The Anguished Dawn by James P. Hogan

She sat in one of the workstation booths provided for personal use, making notes from the latest transmissions from Charlie Hu and Pieter Naarmegen on Earth concerning their biological and geological findings, with comments contributed by Emil Farzhin’s group back on Dione. There seemed no escaping the conclusion that the genetic codes that enabled such rapid adaptation to occur had to be present already in the genome. And as already postulated, the most likely mechanism for getting them there, and propagating them quickly through a population, was infection. In itself, however, simply admitting foreign genetic information into cells somewhere in the body wasn’t enough. To become a fixed trait in a species, it would have to somehow find its way to the reproductive cells and there be incorporated into the germ DNA to be transmissible to subsequent generations. Farzhin had put forward the suggestion that in fact a mechanism of precisely this nature had been known for a long time, which Terran science had read as reactions to a new class of virus.

It sometimes happened that strong environmental pressures caused cells to begin manufacturing certain proteins on a modest scale, but not a high enough rate to disrupt the cell’s normal functioning—unlike “real” pathogenic viruses that caused sickness by killing cells. These packages then budded off through the cell membrane wrapped in a blanket of host protein—the ideal camouflage for navigating the hazards of a hostile immune system—and on arrival at the germ cells were written “backward” into the DNA there by the reverse transcriptase enzyme, tailor-made for the purpose, but whose reason for existence had been baffling researchers since the previous century. In short, Farzhin maintained, the messenger proteins that were the products of some sickness conditions that had been read instead as antibodies to nonexistent viruses. In other words, results were taken to be causes.

The suggestion that alterations to the genome could be triggered by forces in the environment rather than coming about purely through chance flew in the face of what had been unquestionable biological dogma—if not smacking of open Lamarckism, then running perilously close to it. But that was of little consequence to the Kronians, who had seen too many of Earth’s once-sacred doctrines come apart in any case.

One of Vicki’s favorite examples was the mutations in some strains of bacteria that confer a resistence to mycin antibiotics—at one time widely acclaimed as demonstrating “evolution in action.” Of course, the theory had never held that individuals evolve. A cat lives its life and dies with the same genetic endowment that it was born with. What was believed to evolve with the passage of time—either gradually, or in jumps, or however—and get passed down from generation to generation was the accumulating information that makes up the genome. The form exhibited by a species was seen as snapshot of that information expressing itself at the point reached at the time in question. On average, therefore, every meaningful step along the way added some finite amount of information to the growing genome. Or to put it another way, to be considered a meaningful contribution to the evolutionary process, a mutation would have to add genetic information that hadn’t been there previously.

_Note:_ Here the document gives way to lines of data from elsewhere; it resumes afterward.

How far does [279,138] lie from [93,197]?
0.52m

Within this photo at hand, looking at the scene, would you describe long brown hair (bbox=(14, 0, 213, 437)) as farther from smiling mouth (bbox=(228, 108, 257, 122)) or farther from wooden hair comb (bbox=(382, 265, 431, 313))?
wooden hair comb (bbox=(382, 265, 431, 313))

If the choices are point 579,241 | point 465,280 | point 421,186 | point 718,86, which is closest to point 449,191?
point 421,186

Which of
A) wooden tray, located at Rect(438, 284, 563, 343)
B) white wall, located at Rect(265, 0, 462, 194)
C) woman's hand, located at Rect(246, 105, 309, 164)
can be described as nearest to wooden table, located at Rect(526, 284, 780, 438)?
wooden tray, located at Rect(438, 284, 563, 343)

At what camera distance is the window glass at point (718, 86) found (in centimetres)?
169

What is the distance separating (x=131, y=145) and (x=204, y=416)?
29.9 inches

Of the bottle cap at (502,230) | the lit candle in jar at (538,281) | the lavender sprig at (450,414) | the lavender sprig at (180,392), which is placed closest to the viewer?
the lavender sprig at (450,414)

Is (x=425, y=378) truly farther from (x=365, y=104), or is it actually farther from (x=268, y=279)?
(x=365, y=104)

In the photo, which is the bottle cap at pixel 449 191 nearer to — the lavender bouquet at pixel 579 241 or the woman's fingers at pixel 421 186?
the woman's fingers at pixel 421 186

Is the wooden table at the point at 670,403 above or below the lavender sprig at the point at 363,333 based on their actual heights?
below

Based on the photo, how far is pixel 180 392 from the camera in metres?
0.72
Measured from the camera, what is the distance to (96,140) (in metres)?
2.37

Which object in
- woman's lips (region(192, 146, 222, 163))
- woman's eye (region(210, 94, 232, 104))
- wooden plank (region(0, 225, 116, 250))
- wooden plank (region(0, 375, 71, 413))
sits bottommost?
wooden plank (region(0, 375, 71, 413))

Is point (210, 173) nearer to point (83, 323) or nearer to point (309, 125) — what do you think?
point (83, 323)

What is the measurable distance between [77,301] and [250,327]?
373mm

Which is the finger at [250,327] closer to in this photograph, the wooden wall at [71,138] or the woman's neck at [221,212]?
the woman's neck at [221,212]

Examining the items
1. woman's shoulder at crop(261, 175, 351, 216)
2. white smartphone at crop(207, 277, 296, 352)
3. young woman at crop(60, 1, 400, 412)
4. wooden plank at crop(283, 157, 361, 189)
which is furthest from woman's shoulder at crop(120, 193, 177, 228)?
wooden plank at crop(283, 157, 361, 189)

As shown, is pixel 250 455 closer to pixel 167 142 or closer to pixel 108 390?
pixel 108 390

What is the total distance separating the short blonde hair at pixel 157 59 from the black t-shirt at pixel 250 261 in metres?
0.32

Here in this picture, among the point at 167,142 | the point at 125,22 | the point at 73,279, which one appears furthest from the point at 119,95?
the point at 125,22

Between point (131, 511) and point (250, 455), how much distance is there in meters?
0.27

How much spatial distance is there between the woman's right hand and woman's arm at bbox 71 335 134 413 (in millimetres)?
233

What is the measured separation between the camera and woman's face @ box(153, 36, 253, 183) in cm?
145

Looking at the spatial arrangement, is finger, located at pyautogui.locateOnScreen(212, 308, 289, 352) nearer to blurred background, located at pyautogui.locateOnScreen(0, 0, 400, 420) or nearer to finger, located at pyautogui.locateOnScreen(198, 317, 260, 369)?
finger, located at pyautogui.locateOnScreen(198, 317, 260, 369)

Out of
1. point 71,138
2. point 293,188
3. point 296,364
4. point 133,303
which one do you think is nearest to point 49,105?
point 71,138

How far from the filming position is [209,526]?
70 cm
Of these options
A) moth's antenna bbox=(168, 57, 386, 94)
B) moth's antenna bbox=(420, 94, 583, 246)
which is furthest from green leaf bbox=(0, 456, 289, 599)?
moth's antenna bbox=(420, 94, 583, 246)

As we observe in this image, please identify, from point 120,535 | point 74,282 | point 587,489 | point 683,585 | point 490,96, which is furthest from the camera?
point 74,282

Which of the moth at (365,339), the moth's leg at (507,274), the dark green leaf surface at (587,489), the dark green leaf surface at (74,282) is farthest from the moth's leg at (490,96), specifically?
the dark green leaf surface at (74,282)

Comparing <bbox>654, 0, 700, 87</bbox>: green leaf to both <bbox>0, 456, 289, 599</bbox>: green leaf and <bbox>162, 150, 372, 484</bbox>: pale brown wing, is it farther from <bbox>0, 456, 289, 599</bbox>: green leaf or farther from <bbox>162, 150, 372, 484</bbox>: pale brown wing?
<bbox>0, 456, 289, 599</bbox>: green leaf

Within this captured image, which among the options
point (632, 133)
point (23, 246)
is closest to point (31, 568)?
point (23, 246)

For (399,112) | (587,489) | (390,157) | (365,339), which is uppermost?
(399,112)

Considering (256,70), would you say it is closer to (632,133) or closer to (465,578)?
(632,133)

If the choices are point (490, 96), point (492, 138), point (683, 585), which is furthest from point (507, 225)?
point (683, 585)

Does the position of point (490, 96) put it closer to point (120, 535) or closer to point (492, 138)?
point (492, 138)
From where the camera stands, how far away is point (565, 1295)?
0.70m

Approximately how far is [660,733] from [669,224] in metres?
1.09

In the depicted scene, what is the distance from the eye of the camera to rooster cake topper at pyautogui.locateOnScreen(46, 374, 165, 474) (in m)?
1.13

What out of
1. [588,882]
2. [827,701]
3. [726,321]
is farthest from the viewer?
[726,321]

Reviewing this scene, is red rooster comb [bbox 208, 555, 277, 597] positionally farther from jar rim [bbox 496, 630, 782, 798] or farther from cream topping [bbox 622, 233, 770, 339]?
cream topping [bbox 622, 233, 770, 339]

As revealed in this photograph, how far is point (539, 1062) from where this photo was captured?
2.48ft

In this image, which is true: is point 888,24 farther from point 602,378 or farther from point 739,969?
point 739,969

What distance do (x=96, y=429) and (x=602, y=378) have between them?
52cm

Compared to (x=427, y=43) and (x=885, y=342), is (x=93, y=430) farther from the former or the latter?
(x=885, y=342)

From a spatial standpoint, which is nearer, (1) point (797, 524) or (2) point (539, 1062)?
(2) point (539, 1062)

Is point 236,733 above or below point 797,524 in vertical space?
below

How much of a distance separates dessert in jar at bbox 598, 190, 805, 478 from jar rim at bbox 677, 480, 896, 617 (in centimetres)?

But every point mutation that had been studied by generations of researchers turned out to have reduced genetic information, not increased it. In the case of antibiotic resistance, the mutations responsible acted in such a way as to lose the specific shape of the docking site on the bacterial ribosome that enabled a molecule of the drug to attach itself there and render the bacterium dysfunctional. The information was lost that was needed to make the fit a precise one. Hence, “evolution in action” turned out to be nothing that could be construed as contributing to the process at all. As in business, where you can’t accumulate money by losing it all the time.

Wherever it came from, adaptive genetic information seemed to be already there, in the genome, waiting for cues from the outside to activate it. In another example that Vicki had studied, experimenters had bred a deficient strain of bacteria that normally live on the milk sugar lactose, lacking in the enzymes necessary to metabolize it. But if two particular mutations happened to occur together, they would operate in conjunction to create a path by which an alternative sugar could be metabolized instead. According to calculation, it should have taken about a hundred thousand years for one of the double mutations to occur. In fact, over 40 instances were observed within a few days. But this happened only when the alternative sugar was present in the culture. Somehow, the presence of the needed nutrient was triggering the mutations necessary for it to be utilized. This and many other examples like it had been known long before the Athena catastrophe hit Earth, but they had provoked such outrage and controversy among defenders of the faith as to be denied or ignored.